Paradossalmente tanto più il terapeuta diventa conscio tanto più diviene inconscio, in quanto più luce si forma, più ombra avremo come conseguenza.
Il terapeuta può andare, quindi, incontro al rischio di identificarsi con la figura archetipica del falso profeta.
D'altro canto, i terapeuti, gli analisti, in cui l'archetipo guaritore-ferito non è stato scisso e che vivono quindi a contatto con la propria debolezza e ferita, rimangono ricettivi alle continue sollecitazioni del paziente, così da rendersi conto di come i problemi del paziente costellino i propri e viceversa.
In tal modo questi non lavorano soltanto sul paziente ma anche su sé stessi.
Nel terapeuta la risoluzione dei propri aspetti d'Ombra non può avvenire mediante l'autoanalisi, in quanto più questi scruta, analizza le manifestazioni del suo inconscio, più cieco rischia di diventare.
Ciò può avvenire perché è il terapeuta stesso che potrebbe tendere a osservare da punti non nuovi, trovandosi così immerso in un feed-back positivo, dove le razionalizzazioni dell'autoanalisi riuscirebbero a neutralizzare le fugaci percezioni delle zone oscure del suo essere.

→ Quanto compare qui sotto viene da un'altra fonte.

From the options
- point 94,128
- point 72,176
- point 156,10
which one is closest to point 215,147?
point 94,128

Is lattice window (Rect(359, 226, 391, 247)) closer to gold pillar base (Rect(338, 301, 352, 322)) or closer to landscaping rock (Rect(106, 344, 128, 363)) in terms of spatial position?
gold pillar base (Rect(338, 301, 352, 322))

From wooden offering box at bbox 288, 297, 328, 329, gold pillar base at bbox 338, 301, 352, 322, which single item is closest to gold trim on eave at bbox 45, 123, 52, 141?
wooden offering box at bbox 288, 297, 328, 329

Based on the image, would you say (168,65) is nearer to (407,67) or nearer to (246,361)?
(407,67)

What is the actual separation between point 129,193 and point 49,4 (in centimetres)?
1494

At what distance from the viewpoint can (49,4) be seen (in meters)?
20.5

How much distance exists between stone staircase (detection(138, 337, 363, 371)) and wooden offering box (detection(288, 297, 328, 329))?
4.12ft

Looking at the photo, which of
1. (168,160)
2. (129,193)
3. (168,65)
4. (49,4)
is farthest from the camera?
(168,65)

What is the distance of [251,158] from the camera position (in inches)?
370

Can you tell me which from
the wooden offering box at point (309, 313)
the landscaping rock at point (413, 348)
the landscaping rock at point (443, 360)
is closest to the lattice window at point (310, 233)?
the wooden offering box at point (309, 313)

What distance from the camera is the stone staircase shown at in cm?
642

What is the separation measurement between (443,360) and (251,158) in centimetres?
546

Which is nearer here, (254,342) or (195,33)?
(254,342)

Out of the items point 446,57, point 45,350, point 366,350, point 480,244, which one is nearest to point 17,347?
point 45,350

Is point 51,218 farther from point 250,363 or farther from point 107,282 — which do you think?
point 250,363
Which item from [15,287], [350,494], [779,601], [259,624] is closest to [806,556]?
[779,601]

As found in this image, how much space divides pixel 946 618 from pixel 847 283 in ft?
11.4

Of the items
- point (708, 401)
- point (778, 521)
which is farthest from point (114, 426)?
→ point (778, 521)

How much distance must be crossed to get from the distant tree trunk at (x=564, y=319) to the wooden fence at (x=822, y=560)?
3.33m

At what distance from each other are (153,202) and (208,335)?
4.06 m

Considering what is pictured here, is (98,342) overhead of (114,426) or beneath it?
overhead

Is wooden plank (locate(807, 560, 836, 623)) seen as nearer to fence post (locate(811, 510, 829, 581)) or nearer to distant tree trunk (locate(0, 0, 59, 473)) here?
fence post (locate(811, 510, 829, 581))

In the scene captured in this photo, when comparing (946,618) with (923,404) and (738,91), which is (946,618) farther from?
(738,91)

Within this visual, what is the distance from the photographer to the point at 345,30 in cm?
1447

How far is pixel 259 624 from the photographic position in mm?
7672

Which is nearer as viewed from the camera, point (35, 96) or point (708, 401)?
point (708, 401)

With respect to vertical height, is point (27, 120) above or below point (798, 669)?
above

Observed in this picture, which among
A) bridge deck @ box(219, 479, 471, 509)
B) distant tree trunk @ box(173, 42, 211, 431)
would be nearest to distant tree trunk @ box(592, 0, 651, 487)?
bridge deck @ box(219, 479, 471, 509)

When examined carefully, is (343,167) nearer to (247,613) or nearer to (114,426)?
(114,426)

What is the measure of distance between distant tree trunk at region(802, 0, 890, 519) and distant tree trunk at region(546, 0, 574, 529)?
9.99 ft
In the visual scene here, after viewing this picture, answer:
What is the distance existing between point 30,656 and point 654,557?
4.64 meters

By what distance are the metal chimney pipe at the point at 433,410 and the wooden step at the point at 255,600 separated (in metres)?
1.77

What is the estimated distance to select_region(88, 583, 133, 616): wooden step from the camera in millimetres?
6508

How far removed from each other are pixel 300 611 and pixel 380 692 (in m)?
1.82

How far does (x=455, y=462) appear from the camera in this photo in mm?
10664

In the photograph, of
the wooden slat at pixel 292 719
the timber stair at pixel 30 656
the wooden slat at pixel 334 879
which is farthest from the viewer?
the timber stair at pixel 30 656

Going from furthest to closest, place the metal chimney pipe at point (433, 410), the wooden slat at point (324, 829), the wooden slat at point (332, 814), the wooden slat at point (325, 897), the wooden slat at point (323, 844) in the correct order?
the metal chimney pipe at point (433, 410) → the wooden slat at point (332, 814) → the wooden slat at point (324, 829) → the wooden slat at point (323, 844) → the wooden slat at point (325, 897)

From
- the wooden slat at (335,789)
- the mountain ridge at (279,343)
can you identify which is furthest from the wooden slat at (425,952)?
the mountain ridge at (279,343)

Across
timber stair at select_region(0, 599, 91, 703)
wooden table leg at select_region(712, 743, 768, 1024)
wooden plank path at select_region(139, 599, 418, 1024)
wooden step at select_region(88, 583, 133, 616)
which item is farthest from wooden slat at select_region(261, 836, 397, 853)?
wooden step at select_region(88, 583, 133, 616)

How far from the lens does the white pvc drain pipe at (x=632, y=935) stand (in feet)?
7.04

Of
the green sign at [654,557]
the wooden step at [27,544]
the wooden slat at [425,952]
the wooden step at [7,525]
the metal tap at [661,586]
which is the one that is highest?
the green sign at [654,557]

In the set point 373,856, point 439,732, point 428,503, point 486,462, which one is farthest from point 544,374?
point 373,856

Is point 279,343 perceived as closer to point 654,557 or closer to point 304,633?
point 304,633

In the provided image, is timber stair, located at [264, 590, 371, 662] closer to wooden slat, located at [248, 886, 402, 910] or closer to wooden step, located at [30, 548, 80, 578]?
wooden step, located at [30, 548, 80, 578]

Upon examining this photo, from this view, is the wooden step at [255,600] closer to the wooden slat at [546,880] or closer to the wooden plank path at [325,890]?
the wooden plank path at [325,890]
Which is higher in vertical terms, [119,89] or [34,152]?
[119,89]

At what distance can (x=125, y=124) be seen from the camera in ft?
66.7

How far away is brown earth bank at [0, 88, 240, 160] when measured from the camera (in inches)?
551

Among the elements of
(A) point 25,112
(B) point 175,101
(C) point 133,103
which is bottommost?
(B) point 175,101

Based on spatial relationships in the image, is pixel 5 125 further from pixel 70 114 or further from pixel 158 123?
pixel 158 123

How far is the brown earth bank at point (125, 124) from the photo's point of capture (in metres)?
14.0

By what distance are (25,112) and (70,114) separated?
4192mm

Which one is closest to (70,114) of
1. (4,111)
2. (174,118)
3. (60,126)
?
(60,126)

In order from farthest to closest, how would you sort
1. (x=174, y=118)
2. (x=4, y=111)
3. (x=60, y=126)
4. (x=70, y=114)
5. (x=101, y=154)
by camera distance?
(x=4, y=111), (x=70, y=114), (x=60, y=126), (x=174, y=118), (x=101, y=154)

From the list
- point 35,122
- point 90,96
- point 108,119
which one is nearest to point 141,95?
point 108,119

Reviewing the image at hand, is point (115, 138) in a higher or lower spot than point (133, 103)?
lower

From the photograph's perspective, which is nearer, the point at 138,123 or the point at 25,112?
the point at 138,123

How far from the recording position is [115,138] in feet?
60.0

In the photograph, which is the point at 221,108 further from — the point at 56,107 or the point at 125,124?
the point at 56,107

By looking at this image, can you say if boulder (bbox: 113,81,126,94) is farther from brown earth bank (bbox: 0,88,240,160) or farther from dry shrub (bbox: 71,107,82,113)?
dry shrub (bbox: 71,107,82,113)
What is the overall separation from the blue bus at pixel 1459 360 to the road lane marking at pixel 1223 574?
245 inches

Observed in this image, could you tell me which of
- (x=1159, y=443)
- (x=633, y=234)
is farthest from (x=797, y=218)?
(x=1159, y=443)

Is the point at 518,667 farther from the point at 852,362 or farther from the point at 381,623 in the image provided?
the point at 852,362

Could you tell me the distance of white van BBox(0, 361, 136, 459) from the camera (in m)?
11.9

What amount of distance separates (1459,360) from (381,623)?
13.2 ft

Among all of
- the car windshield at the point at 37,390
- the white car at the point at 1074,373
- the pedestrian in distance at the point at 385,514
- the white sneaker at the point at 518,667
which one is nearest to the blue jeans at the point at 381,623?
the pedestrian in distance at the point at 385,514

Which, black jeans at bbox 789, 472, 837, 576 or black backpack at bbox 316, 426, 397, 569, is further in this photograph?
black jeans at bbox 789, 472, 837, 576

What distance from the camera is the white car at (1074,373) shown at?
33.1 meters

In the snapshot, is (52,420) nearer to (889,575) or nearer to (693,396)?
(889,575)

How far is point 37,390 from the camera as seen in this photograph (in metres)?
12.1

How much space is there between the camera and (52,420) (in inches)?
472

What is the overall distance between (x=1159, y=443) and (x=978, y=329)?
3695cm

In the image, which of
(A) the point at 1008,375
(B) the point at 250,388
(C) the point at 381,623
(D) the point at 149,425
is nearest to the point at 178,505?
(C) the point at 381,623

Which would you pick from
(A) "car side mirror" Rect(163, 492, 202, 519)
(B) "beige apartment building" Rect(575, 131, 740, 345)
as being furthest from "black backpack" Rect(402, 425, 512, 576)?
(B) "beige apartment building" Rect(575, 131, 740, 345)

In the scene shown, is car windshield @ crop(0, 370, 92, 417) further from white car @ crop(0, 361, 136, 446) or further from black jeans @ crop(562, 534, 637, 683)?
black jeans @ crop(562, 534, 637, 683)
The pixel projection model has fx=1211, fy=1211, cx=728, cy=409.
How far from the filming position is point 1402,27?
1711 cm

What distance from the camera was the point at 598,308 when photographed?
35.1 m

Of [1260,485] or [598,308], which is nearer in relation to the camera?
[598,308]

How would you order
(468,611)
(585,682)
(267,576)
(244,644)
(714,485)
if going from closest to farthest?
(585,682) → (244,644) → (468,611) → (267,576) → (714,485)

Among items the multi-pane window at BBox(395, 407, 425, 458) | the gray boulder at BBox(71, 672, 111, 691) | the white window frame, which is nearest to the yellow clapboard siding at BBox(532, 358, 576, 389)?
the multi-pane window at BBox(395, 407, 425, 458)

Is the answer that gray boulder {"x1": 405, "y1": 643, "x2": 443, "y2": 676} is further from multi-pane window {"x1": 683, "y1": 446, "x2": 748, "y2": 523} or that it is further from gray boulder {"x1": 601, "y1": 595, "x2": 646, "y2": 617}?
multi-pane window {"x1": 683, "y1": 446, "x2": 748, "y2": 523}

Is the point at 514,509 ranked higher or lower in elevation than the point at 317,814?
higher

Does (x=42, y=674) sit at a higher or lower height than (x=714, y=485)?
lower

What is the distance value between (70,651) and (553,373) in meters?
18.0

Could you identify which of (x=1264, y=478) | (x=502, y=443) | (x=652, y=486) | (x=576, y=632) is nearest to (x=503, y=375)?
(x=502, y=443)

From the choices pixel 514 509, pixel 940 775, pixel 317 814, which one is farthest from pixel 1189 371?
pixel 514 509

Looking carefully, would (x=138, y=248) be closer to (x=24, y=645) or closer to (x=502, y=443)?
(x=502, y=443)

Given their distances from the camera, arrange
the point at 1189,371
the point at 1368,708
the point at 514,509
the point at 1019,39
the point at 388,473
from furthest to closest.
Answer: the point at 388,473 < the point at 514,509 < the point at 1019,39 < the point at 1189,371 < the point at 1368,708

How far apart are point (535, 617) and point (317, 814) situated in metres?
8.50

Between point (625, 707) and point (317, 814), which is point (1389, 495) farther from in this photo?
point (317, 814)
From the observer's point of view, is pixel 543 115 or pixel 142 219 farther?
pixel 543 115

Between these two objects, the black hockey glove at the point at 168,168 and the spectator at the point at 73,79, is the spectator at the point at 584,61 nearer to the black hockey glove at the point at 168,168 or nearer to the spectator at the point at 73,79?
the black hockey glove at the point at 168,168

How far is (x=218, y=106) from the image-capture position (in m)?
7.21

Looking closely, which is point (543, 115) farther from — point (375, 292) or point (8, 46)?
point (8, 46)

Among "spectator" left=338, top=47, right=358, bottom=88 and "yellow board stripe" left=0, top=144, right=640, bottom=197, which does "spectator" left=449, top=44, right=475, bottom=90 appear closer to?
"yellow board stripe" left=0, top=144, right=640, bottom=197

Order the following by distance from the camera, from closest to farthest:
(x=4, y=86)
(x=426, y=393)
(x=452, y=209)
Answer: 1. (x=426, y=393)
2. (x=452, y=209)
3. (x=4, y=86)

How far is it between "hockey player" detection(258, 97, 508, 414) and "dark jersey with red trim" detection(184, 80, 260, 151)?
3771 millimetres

L'analista necessita allora di una relazione che possa rivelargli chi egli è veramente e ciò è qualcosa che ha a che fare con un'apertura attiva e appassionata verso ciò che gli viene incontro.
Egli deve essere disposto al confronto, deve essere scosso e uscendo dalla posizione di colui che conosce deve arrivare al socratico "non so".
Riassumendo...
Partendo dal contributo offerto dal mito di Chirone e dal mito di Persefone l'Autrice si propone di comunicare la fondamentale importanza della ferita personale e del proprio percorso conoscitivo e trasformativo interiore come spinta motivazionale e possibilità di efficacia terapeutica, che può creativamente realizzarsi allorché il dialogo conscio-inconscio con sé stessi e nella relazione con l'Altro da sé continui, preservando la totalità delle due polarità dell'archetipo guaritore-ferito.
Bibliografia
  • Carotenuto A., Lettera aperta ad un apprendista stregone Bompiani, 1998.
  • Carotenuto A., Discorso sulla metapsicologia, Bollati Boringhieri, 1982.
  • Guggenbiihl A., Elementi distruttivi nell'analisi, (1968), in "The Psychotherapist's Shadow in The Reality of the Psyche, New York.
  • Montale E., Ossi di seppia, (1925), Mondadori, 2016.
  • Jacobi J., La psicologia di C.G. Jung, (1944), Bollati Boringhieri, Torino, 1973.
  • Jung C.G., Gli archetipi dell'inconscio collettivo, (1934-1954), Bollati Boringhieri, 2008.
  • Jung C.G., L'uomo e i suoi simboli, (1967), Ed. TEA, 2008.